Я чувствовал, как он стоит на порожке душа прямо за моим креслом – заглядывает, дома ли Стрэдлейтер. Стрэдлейтера он терпеть не может и в комнату никогда не заходит, если тот дома. Он, на фиг, вообще никого терпеть не может.

Вот он соступил с порожка и вошел в комнату.

– Здоро́во, – говорит. Он это всегда говорит так, точно ему неслабо скучно или он неслабо устал. Не дай боже подумаешь, будто он к тебе в гости зашел или как-то. Уж лучше пускай думают, что он заглянул по ошибке, ёксель-моксель. – Здорово, – говорит, но я от книжки даже не оторвался. С таким, как Экли, от книжки оторвешься – и капец.
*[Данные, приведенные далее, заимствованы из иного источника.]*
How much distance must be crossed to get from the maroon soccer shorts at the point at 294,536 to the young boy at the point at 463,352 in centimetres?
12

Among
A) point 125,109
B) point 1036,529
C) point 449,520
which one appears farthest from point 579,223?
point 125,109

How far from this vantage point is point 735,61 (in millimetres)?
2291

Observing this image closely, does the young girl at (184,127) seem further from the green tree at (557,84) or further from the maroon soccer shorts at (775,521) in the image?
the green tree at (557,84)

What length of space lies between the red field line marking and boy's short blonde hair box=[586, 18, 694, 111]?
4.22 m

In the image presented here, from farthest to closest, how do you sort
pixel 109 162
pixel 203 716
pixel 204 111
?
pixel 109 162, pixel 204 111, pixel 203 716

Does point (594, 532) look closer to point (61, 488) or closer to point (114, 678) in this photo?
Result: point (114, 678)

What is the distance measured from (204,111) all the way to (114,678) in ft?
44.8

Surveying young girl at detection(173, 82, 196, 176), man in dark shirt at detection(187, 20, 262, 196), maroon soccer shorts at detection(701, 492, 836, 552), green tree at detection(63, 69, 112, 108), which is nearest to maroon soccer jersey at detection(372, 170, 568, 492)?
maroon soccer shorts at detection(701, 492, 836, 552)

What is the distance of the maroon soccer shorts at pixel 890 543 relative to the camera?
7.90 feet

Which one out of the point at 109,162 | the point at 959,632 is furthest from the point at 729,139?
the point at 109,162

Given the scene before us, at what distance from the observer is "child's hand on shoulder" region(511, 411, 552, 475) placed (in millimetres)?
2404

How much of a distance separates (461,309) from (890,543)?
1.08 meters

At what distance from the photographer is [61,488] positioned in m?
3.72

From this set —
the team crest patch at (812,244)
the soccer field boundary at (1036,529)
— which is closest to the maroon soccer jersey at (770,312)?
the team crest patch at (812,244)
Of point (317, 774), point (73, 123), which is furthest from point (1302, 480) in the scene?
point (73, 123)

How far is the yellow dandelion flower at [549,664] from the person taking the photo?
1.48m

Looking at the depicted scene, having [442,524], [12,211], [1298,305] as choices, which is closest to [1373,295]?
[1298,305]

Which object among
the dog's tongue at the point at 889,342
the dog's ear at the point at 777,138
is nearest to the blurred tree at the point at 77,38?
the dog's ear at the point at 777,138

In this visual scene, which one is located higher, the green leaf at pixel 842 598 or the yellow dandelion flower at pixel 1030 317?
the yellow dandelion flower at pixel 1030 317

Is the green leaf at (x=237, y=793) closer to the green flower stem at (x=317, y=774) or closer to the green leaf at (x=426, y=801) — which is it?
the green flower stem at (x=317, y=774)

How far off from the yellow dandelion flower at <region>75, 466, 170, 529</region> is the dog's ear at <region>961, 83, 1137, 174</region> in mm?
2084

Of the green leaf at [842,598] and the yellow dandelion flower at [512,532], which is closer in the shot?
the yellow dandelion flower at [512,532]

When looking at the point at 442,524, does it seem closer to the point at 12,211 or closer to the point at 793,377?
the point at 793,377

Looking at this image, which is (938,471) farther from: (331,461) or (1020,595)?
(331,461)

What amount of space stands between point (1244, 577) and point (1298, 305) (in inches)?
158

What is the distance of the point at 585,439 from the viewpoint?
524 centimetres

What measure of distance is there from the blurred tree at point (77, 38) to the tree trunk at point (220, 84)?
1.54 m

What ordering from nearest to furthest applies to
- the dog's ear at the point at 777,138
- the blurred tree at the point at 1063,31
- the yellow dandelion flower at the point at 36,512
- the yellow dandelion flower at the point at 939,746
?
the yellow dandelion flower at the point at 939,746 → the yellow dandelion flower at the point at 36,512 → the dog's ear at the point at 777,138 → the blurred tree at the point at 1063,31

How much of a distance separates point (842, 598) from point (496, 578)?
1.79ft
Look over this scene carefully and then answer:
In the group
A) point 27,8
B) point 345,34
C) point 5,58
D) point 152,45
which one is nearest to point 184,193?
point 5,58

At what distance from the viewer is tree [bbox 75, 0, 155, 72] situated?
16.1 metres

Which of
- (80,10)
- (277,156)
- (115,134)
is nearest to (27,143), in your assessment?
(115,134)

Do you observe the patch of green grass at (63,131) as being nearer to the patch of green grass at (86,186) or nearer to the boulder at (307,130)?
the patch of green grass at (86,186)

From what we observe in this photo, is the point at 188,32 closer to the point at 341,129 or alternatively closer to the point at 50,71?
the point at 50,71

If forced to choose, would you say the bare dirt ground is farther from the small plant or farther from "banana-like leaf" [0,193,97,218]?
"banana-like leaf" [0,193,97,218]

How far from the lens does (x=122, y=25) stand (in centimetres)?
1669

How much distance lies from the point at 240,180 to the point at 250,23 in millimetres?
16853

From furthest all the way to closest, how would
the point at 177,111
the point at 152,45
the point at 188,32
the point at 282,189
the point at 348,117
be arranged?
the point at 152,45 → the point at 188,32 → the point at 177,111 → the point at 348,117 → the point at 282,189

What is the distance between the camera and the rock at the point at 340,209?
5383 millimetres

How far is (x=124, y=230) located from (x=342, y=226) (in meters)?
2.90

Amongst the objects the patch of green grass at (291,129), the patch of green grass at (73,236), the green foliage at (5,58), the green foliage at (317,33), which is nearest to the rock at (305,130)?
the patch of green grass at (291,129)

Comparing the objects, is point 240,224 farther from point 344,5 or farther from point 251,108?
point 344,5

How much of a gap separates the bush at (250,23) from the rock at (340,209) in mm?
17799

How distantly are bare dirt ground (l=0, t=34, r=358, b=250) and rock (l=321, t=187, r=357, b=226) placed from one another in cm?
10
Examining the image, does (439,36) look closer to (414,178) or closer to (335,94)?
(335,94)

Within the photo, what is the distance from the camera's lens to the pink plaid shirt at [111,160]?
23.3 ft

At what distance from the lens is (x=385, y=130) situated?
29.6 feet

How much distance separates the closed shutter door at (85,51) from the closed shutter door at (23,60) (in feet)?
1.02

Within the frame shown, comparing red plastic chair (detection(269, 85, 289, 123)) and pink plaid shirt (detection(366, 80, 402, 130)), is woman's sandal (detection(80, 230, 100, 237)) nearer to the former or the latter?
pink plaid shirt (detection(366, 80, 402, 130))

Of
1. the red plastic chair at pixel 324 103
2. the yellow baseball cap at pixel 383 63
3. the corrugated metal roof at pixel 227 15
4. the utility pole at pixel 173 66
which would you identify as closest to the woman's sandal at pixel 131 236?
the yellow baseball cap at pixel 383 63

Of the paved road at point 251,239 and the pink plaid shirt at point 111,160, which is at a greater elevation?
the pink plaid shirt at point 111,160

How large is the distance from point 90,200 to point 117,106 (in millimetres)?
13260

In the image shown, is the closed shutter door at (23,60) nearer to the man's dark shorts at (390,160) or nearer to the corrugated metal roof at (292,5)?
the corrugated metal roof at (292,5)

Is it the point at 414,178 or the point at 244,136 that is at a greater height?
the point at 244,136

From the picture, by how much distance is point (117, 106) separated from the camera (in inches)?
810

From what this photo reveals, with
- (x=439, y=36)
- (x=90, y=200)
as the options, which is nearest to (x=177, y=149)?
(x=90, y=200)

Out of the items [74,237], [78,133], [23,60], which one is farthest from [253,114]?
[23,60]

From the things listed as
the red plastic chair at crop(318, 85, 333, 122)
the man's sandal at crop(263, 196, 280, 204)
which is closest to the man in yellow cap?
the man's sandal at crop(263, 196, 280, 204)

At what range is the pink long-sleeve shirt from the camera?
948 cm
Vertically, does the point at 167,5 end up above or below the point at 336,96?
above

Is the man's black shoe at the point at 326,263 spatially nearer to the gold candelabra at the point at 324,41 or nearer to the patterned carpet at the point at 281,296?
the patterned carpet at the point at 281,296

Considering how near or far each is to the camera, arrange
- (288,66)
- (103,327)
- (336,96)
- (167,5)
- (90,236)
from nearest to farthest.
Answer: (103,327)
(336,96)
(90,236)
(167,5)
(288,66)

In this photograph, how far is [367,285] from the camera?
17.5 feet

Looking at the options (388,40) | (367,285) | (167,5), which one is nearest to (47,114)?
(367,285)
Тебе по-любому капец, но хоть не так быстро.

Он давай по комнате мотыляться – очень медленно и всяко-разно, он вечно так делает, берет вещи со стола и шифоньерки. Всегда берет твои вещи и ну разглядывать. Ух как он иногда на нервы действует.

– Как сражнулись? – спрашивает. Ему просто хотелось, чтоб я бросил читать, раз видит, что мне зашибись. На фехтование ему надристать. – Мы выиграли или как?

– Никто не выиграл, – говорю я. Но не отрываясь от книжки.

– Чего? – говорит. Он вечно заставляет повторять ему все дважды.

– Никто не выиграл, – говорю. А сам косяка даванул, как он у меня по шифоньерке шарится. Он как раз пялился на фотку той девчонки, с которой я в Нью-Йорке ходил, Сэлли Хейз. Как я фотку, на фиг, себе завел, он ее, наверно, уже пять тыщ раз брал и пялился. И, закончив, всегда не туда ставил. Это он спецом. Точняк.

– Никто не выиграл? – говорит. – Это как?

– Я, на фиг, рапиры и все дела в метро забыл. – Я на него по-прежнему не смотрел.

– В метро, елки-палки! Ты их потерял, то есть?

– Мы сели не в то метро. Надо было вставать все время, по карте, на фиг, смотреть на стенке.

Он подошел и загородил мне весь свет.

– Эй, – говорю, – ты пришел, и я одну фразу уже двадцать раз читаю.

Любой, кроме Экли, намек бы понял. А он – дулю там.

– И чего, тебя за них платить заставят? – говорит.

– Фиг знает, да и надристать. Сынок, ты бы сел или как-то, что ли? Ты мне, на фиг, свет загораживаешь. – Ему не нравится, если его зовут «сынком». Он мне всегда трындел, что сынок тут, на фиг, я, потому что мне шестнадцать, а ему восемнадцать. Он просто с цепи срывался, когда я звал его «сынком».

Он не сдвинулся. Вот точняк такие и не отходят от света, когда попросишь. Он, конечно, отойдет, но не сразу, не когда просишь.

– Ты чего это читаешь? – говорит.

– Книжку, на фиг.

Он ее пихнул, чтоб посмотреть название.

– Хорошая? – спрашивает.

– Та фраза, которую я читаю, – просто зашибись. – Я тоже бываю язва будь здоров, когда стих найдет. Только он ни шиша не понял. Опять начал по комнате шибаться, вещи брать – и мои, и Стрэдлейтера. Наконец я книгу на пол отложил. С такими, как Экли, ни фига не почитаешь. Невозможно.

Я по креслу вниз немножко сполз и гляжу, как Экли у меня устраивается. Я вроде как утомился от поездки в Нью-Йорк и всяко-разно, зевать начал. Потом стал немножко валять дурака. Иногда я нормально так валяю дурака – ну, чтоб ничего не доставало. Я вот чего – я передвинул этот козырек у кепаря вперед и натянул на самые глаза. Так мне, на фиг, ни шиша видно не стало.

– По-моему, я слепну, – говорю, так сипло-сипло. – Миленькая мамочка, здесь все так темно.

– Во чеканутый. Ей-богу, – говорит Экли.

– Миленькая мамочка, дай руку. Ну что, тебе руку трудно дать?

– Елки-палки, дитя малое.

Я начал шариться перед собой, будто ослеп, только ни вставал, ничего. И талдычу:

– Миленькая мамочка, ну что, тебе руку мне трудно дать?

Само собой, я просто дурака валял. Мне такое иногда зашибись. А потом – этого Экли такое достает, как я не знаю что. От него во мне всегда садист такой просыпается. Я его вполне себе часто садирую. Но тут я в конце концов бросил. Сдвинул козырек опять на затылок и расслабился.